Sur le tas signifie « de manière empirique par la pratique et sans formation théorique préalable ». Apprendre son métier sur le tas c’est l’apprendre en le pratiquant. Sur le tas signifie aussi « sur son lieu de travail ». On l’entend, par exemple dans grève sur le tas.

Sur le tard signifie « à un âge avancé ». On distingue Il a appris l’anglais sur le tas, « sans cours, mais au contact d’Anglais », et Il a appris l’anglais sur le tard, « quand il était déjà âgé »…

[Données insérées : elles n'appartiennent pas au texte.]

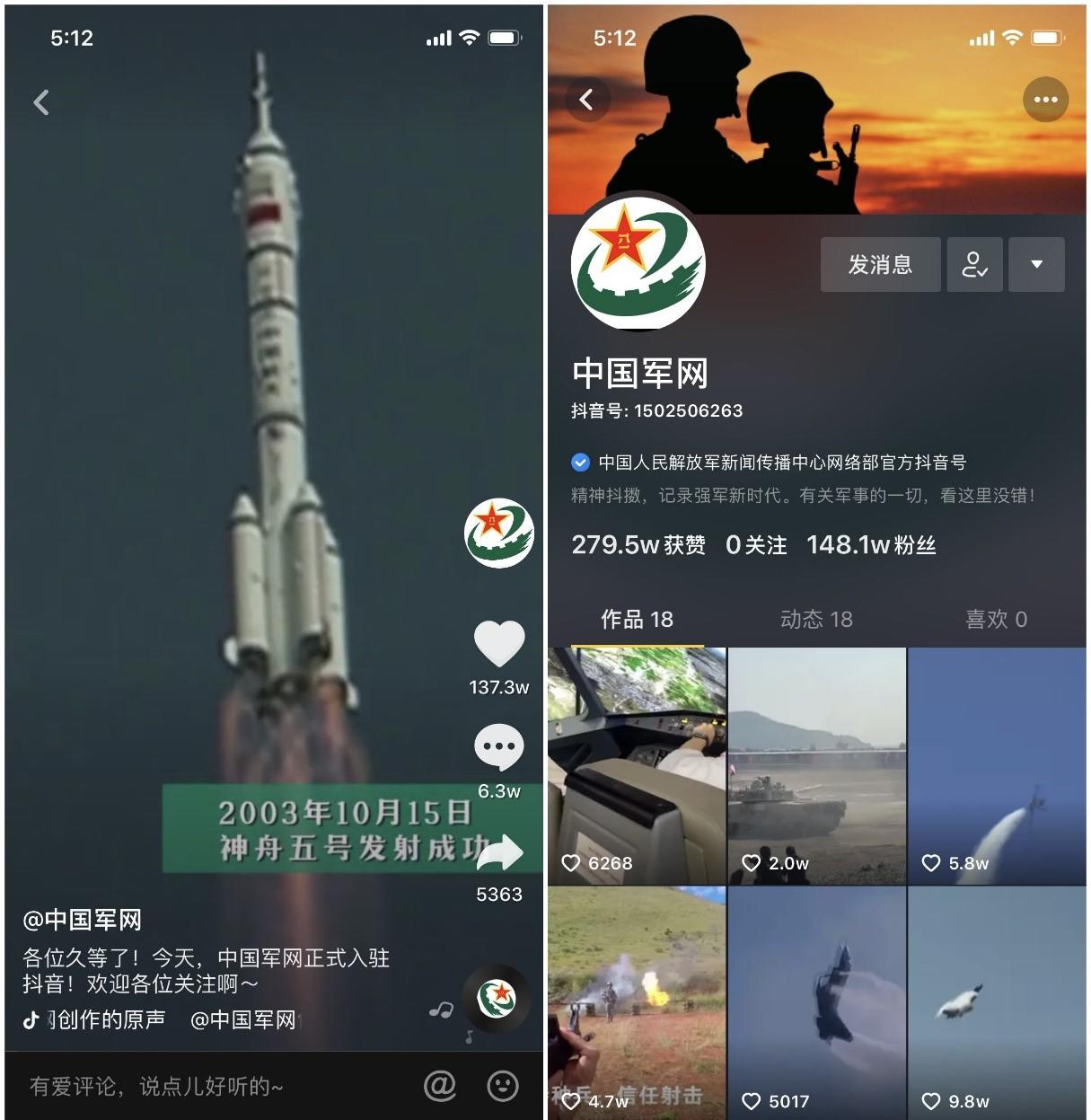 思思热免费视频震撼上线最新大片精彩不容错过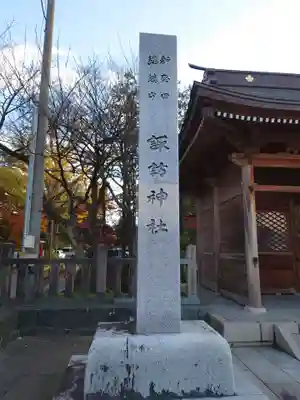 新発田諏訪神社のその他建物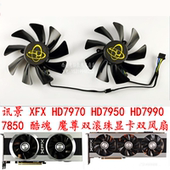 XFX HD7970 HD7990 HD7950 讯景 酷魂 7850 包邮 魔尊 显卡双风扇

Sur le tard peut aussi signifier « en fin de journée », « à une heure tardive ».

À la base pour d’abord

Le 29 août 2013

Emplois fautifs

À la base de est une locution prépositive signifiant « à l’origine de », conformément au sens du nom Base, qui désigne ce sur quoi repose une chose ou ce qui sert de point de départ. Cette locution s’emploie dans des phrases comme : À la base de toute réussite, il y a beaucoup de travail. Il convient de rappeler cette définition car il est actuellement une fâcheuse tendance qui consiste à faire d’à la base une locution adverbiale qui signifierait « d’abord, dans un premier temps, au commencement ».

 

On dit

On ne dit pas

Dans un premier temps, je pensais avoir raison

Il a d’abord étudié le piano

À la base, je pensais avoir raison
 

À la base, il a étudié le piano

 

Il est plus grand par rapport à moi

Le 29 août 2013

Emplois fautifs

La locution prépositive Par rapport à introduit, dans une comparaison, l’élément pris comme étalon. Elle indique que le sujet que l’on examine possède une qualité à un degré plus élevé que ce qui sert de référence. Il est grand par rapport à moi signifie littéralement « Il est grand si on le compare à moi », c’est-à-dire « Il est plus grand que moi ». Aussi ne doit-on pas dire Il est plus grand par rapport à moi, qui mêle deux systèmes de comparaison syntaxiquement différents.

 

On dit

On ne dit pas

Il est petit par rapport à son frère

Elle est plus jeune que sa sœur

Il est plus petit par rapport à son frère

Elle est plus jeune par rapport à sa sœur

 

La dinde, il l’a fait cuire ; les oiseaux, il les a fait fuir

Le 29 août 2013

Emplois fautifs

Quand le participe passé du verbe faire, construit avec l’auxiliaire avoir, est suivi d’un infinitif, il reste toujours invariable : la présence d’un complément d’objet direct antéposé dans la phrase n’implique pas l’accord, car ce complément est celui de l’infinitif et non du participe passé fait. Ainsi dans la phrase La maison qu’il a fait bâtir, le pronom relatif qu’, qui reprend maison, est COD de bâtir. On peut aussi rencontrer des constructions sans COD dans lesquelles le pronom de rappel est sujet de l’infinitif et n’a donc pas d’influence sur l’accord : c’est le cas dans les fleurs qu’il a fait pousser, où le pronom qu’, qui reprend fleurs, est sujet de pousser.

 

On dit

On ne dit pas

La dinde, il l’a fait cuire

Les personnalités qu’il a fait venir

La dinde, il l’a faite cuire

Les personnalités qu’il a faites venir

 

Rappelons que les Rectifications de l’orthographe, parues au Journal officiel du 6 décembre 1990, invitent à traiter de la même manière le participe du verbe laisser devant un infinitif, l’accord de ce participe passé étant délicat et n’ayant jamais fait l’unanimité entre grammairiens. On pourra donc écrire Il nous a laissés partir comme Il nous a laissé partir.